FUSE THE INTUITIVE WITH THE RATIONAL: MASTERY
  • Masters come to understand all of the parts involved in what they are studying. They reach a point where all of this has become internalized and they are no longer seeing the parts, but gain an intuitive feel for the whole.
  • The time that leads to mastery is dependent on the intensity of our focus.
  • You must see every setback, failure, or hardship as a trial along the way, as seeds that are being planted for further cultivation, if you know how to grow them.
  • We must learn how to quiet the anxiety we feel whenever we are confronted with anything that seems complex or chaotic.
  • in mastery we come full circle, returning to a sense of the whole. We intuit and see the connections. We embrace the natural complexity of life, making the brain expand to the dimensions of reality instead of shrinking it to the narrowest of specializations.

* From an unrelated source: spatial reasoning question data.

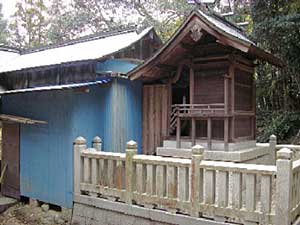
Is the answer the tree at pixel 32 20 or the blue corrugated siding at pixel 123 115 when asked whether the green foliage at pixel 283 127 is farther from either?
the tree at pixel 32 20

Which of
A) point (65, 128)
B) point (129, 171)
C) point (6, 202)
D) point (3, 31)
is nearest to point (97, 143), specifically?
point (65, 128)

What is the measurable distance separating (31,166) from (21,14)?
17713 mm

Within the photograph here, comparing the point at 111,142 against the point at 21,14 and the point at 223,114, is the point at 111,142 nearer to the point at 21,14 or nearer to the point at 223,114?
the point at 223,114

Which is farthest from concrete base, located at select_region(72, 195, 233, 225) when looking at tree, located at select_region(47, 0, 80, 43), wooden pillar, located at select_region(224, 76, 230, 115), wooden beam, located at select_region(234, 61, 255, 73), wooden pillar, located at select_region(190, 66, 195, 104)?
tree, located at select_region(47, 0, 80, 43)

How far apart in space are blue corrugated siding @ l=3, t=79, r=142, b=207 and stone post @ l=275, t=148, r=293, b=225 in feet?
13.1

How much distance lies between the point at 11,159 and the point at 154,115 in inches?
156

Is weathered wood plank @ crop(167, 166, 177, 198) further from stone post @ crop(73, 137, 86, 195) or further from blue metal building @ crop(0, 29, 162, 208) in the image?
blue metal building @ crop(0, 29, 162, 208)

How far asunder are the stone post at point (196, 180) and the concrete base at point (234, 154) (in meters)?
1.44

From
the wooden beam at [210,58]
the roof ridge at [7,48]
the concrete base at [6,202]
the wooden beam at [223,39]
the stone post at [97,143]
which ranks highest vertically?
the roof ridge at [7,48]

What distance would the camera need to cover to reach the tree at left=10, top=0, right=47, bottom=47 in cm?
2209

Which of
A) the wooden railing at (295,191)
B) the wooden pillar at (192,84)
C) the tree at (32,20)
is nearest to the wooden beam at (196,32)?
the wooden pillar at (192,84)

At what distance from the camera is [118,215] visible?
611 centimetres

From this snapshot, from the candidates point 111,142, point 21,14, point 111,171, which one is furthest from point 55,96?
point 21,14

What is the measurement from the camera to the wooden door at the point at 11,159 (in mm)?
8188
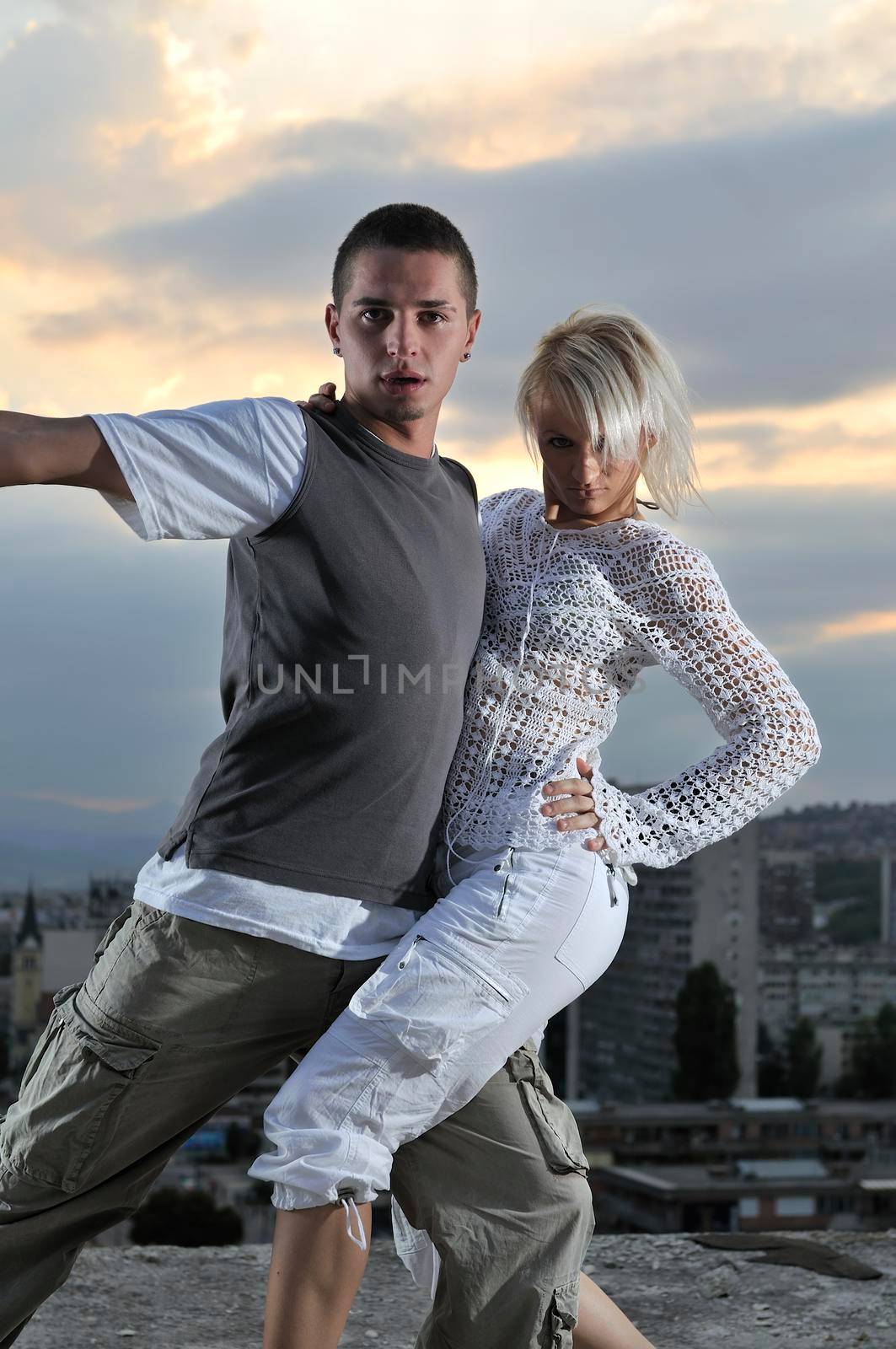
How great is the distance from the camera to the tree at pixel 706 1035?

  • There are many paths to mastery, and if you are persistent you will certainly find one that suits you. But a key component in the process is determining your mental and psychological strengths and working with them. To rise to the level of mastery requires many hours of dedicated focus and practice. You cannot get there if your work brings you no joy and you are constantly struggling to overcome your own weaknesses.
  • “Look wider and think further ahead” must be your motto.